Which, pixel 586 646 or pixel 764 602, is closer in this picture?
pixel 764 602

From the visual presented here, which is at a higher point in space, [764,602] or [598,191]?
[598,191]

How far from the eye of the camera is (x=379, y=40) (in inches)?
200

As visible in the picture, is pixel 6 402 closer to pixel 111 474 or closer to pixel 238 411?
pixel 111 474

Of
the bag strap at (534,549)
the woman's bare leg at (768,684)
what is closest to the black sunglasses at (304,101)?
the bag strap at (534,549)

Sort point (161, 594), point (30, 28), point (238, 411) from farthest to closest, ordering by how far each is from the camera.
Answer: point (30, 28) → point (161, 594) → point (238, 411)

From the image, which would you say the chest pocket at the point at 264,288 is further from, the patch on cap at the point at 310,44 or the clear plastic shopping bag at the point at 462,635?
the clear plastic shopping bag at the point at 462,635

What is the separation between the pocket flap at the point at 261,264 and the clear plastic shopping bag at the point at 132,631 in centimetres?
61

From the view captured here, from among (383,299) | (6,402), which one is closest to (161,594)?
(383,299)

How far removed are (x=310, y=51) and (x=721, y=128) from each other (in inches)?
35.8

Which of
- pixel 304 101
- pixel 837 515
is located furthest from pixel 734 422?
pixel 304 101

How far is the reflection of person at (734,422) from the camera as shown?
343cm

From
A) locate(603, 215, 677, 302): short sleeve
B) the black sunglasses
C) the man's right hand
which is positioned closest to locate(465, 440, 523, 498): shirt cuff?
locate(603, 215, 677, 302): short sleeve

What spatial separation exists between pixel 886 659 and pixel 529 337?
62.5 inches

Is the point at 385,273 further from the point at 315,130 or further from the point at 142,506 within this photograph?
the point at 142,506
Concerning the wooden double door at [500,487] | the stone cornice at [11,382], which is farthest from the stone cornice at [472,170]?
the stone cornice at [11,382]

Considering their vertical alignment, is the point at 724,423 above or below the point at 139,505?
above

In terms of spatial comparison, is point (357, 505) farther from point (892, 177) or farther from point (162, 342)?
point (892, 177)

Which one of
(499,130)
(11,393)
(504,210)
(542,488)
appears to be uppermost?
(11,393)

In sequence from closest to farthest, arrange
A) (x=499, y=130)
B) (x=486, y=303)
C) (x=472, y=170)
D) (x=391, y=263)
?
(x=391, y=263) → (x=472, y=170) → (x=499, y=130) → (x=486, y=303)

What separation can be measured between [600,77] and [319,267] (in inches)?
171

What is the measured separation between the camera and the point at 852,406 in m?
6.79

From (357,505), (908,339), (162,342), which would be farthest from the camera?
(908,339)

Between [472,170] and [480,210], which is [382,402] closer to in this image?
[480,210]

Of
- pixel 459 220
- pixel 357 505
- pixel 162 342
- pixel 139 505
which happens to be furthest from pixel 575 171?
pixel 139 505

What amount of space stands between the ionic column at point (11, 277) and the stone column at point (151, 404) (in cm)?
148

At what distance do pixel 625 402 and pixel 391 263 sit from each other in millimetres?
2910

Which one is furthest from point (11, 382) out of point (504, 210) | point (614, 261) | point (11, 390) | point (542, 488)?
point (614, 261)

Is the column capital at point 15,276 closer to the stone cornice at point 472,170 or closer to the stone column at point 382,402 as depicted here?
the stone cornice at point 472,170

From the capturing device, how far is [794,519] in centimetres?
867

^^^^^^^^

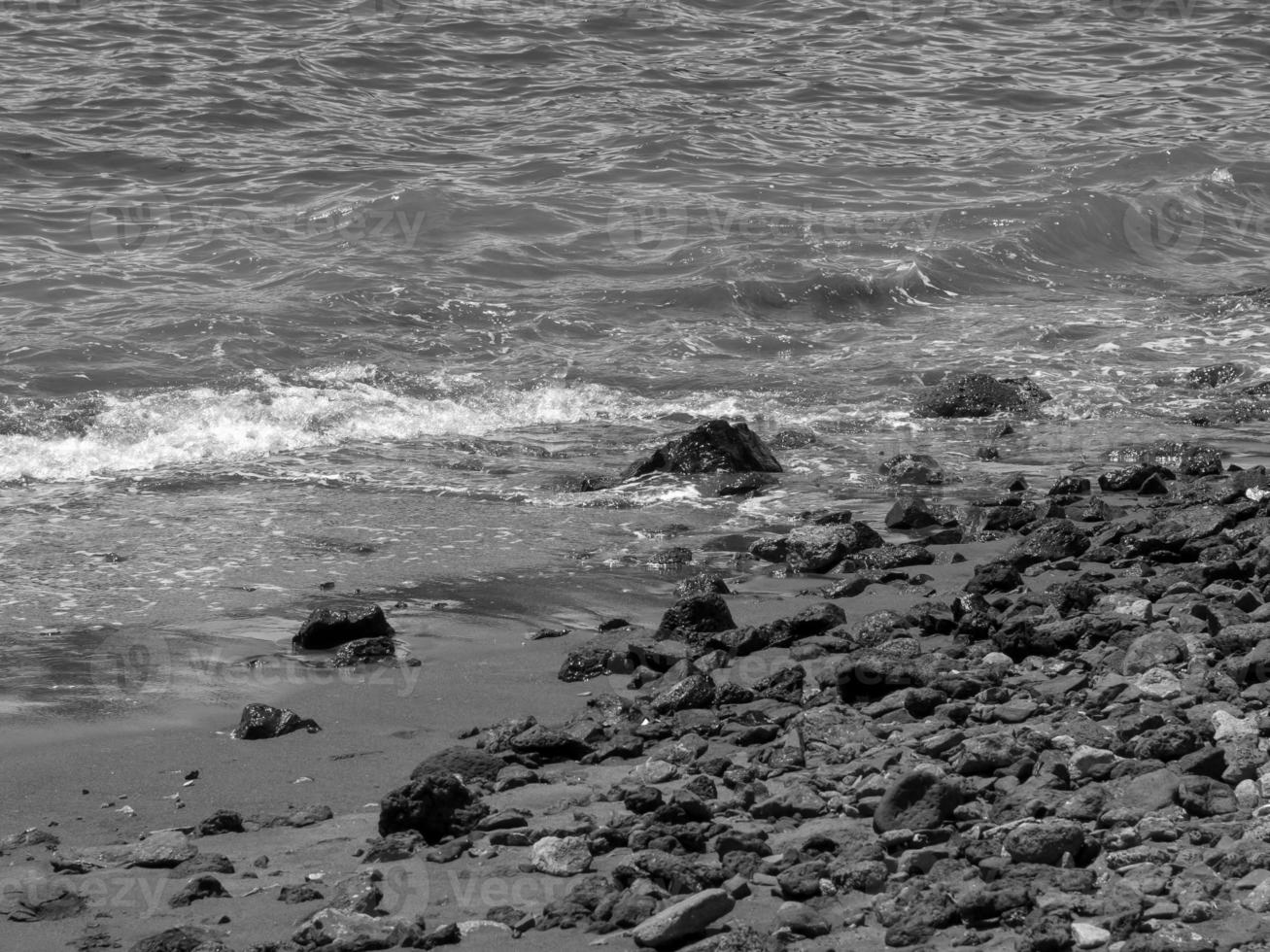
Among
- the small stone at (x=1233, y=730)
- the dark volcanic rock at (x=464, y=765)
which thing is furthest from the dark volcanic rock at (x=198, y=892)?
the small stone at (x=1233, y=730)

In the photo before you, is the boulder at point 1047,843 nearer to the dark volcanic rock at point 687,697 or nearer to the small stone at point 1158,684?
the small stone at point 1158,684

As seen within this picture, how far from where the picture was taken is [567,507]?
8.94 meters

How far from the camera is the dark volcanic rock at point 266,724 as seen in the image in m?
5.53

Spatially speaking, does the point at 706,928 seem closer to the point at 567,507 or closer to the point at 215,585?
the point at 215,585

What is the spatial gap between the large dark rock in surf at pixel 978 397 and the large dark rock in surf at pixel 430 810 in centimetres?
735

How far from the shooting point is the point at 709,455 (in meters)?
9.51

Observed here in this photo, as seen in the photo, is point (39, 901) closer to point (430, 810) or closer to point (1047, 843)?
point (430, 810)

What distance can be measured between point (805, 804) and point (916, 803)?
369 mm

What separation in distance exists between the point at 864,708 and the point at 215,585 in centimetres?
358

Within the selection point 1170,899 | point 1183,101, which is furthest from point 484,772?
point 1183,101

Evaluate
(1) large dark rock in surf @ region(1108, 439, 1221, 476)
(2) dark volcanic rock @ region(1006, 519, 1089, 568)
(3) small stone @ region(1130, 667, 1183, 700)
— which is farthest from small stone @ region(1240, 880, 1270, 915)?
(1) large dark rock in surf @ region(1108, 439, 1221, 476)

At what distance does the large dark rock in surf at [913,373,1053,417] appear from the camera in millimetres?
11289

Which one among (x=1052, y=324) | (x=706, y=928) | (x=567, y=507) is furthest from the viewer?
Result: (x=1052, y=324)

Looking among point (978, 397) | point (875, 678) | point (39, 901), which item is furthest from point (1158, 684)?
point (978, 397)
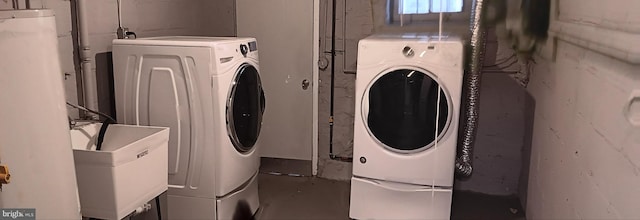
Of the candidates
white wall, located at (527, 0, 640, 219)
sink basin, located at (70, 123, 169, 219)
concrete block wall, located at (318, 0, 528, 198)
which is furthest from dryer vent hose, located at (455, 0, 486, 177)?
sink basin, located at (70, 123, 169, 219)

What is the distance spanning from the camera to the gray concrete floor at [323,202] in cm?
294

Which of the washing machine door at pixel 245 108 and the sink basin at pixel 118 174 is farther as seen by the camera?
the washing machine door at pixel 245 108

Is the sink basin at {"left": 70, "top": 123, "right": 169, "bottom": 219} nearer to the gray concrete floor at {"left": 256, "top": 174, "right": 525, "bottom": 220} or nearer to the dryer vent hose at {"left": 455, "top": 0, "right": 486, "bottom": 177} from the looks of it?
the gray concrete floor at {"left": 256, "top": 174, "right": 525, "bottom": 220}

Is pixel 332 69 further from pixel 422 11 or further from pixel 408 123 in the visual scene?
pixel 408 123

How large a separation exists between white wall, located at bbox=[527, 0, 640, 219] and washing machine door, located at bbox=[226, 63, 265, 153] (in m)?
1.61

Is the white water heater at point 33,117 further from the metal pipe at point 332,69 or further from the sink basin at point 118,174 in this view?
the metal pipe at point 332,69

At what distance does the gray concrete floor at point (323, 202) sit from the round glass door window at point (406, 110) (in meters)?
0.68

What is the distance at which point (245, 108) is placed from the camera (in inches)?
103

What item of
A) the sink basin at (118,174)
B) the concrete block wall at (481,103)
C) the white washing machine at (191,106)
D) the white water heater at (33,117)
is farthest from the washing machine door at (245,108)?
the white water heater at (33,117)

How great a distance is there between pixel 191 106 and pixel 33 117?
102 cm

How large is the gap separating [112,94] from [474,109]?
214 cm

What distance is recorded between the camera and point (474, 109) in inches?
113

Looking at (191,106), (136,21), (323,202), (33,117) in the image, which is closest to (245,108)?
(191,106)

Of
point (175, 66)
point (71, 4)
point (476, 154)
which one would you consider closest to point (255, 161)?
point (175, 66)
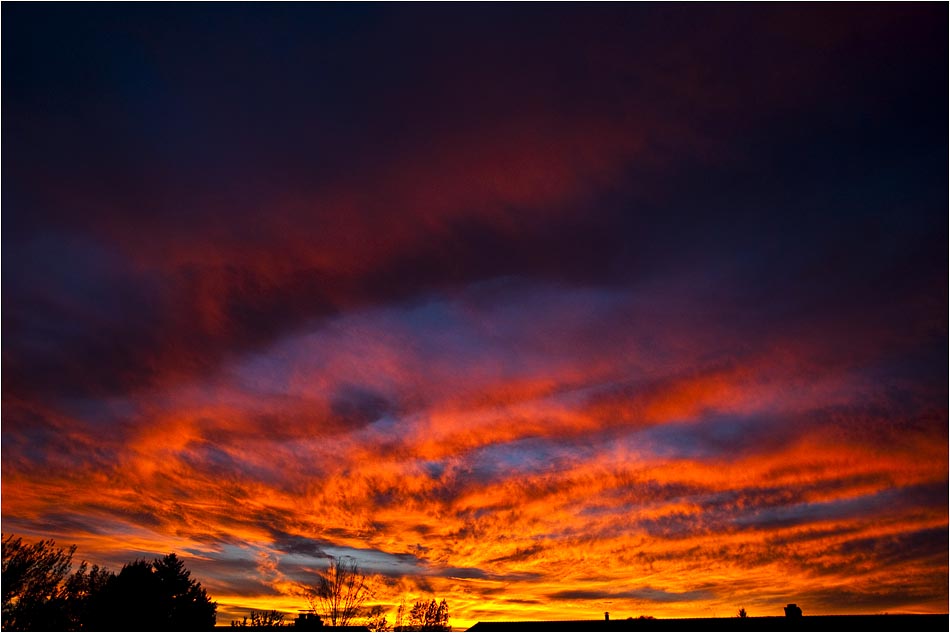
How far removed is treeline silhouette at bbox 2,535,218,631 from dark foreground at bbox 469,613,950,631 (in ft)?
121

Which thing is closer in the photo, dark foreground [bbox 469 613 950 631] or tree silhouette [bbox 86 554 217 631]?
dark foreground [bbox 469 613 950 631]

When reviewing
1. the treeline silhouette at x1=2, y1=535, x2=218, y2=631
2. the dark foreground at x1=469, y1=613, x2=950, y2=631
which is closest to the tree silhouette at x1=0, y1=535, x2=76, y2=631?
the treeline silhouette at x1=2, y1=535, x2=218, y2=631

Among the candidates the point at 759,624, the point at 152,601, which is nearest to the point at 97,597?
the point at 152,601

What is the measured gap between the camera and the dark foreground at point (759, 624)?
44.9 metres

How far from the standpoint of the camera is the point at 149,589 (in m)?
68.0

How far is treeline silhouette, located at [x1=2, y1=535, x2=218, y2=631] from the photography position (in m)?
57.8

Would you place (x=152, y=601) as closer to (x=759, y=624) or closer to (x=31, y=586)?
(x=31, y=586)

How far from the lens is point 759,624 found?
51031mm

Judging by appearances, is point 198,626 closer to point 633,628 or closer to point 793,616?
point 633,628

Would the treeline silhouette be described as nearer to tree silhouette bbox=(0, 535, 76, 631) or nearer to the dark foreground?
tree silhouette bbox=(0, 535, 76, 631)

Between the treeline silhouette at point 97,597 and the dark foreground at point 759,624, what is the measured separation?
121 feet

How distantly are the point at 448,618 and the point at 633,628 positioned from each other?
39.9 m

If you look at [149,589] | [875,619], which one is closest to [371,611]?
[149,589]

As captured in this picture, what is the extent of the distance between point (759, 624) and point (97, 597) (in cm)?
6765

^^^^^^^^

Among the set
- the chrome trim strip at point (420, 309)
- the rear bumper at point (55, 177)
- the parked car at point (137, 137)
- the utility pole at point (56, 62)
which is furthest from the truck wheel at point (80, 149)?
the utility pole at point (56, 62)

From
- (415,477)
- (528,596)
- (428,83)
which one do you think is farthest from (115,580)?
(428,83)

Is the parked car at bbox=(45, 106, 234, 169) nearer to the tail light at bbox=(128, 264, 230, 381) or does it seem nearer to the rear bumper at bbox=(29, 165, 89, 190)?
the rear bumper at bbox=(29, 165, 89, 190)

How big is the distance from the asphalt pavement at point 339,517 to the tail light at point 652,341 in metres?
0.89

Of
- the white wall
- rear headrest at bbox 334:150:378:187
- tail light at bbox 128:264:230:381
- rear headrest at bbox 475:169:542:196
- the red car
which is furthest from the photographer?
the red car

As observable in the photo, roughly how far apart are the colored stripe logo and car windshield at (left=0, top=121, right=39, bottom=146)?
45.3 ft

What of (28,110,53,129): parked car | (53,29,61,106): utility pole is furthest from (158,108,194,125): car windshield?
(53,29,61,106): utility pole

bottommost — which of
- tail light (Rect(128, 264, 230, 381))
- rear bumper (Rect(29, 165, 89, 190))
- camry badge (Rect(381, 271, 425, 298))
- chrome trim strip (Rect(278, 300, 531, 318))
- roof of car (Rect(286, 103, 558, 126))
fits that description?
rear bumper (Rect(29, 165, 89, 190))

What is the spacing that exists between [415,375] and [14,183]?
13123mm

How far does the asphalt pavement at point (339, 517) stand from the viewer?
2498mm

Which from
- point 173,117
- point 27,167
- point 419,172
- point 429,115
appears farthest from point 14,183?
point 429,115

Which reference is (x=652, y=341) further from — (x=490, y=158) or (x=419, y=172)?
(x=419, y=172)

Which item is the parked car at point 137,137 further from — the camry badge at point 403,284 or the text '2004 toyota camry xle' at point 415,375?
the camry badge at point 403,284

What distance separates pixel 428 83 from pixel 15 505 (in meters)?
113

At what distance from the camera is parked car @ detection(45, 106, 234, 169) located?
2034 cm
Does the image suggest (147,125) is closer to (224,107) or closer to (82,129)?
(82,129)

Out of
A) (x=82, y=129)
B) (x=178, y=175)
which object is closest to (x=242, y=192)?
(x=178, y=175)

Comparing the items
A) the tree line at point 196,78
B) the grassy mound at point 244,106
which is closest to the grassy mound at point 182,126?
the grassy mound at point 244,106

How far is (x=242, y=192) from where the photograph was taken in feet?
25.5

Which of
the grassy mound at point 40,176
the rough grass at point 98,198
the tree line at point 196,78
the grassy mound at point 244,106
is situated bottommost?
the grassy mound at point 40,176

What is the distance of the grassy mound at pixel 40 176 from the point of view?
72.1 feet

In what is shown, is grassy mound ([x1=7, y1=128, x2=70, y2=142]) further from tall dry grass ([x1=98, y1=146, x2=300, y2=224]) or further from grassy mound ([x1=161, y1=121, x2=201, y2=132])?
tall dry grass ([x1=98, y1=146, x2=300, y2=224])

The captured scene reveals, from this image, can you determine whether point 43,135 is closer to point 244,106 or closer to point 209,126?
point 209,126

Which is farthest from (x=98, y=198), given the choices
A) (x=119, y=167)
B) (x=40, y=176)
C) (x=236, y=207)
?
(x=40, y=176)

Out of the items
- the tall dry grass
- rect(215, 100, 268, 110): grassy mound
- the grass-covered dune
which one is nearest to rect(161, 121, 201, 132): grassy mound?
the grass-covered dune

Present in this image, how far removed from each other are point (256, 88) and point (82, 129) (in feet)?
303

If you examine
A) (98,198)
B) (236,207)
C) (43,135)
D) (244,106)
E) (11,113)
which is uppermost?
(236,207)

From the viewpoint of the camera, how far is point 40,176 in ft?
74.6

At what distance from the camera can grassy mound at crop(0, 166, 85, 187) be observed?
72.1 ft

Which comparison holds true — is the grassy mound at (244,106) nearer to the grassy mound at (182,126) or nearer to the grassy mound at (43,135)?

^^^^^^^^

Reproduce the records starting with the line that contains "How far from the shooting" and going on through the line that contains "Result: (x=1052, y=324)", replacing "furthest" with "most distant" and changing nothing else. Return only those lines.

How far from the shooting point is the point at 709,455 (in meters)?
9.51

Observed here in this photo, as seen in the photo, is point (39, 901) closer to point (430, 810) or closer to point (1047, 843)?
point (430, 810)

What distance can be measured between point (805, 804) and point (916, 803)?
369 mm

What separation in distance exists between the point at 864,708 and the point at 215,585 in centimetres?
358

Within the selection point 1170,899 | point 1183,101, which is most distant from point 484,772?
point 1183,101

Evaluate
(1) large dark rock in surf @ region(1108, 439, 1221, 476)
(2) dark volcanic rock @ region(1006, 519, 1089, 568)
(3) small stone @ region(1130, 667, 1183, 700)
— which is farthest from small stone @ region(1240, 880, 1270, 915)?
(1) large dark rock in surf @ region(1108, 439, 1221, 476)

At what distance does the large dark rock in surf at [913,373,1053,417] appear from the camera in millimetres?
11289

Which one among (x=1052, y=324) | (x=706, y=928) | (x=567, y=507) is most distant from the viewer?
Result: (x=1052, y=324)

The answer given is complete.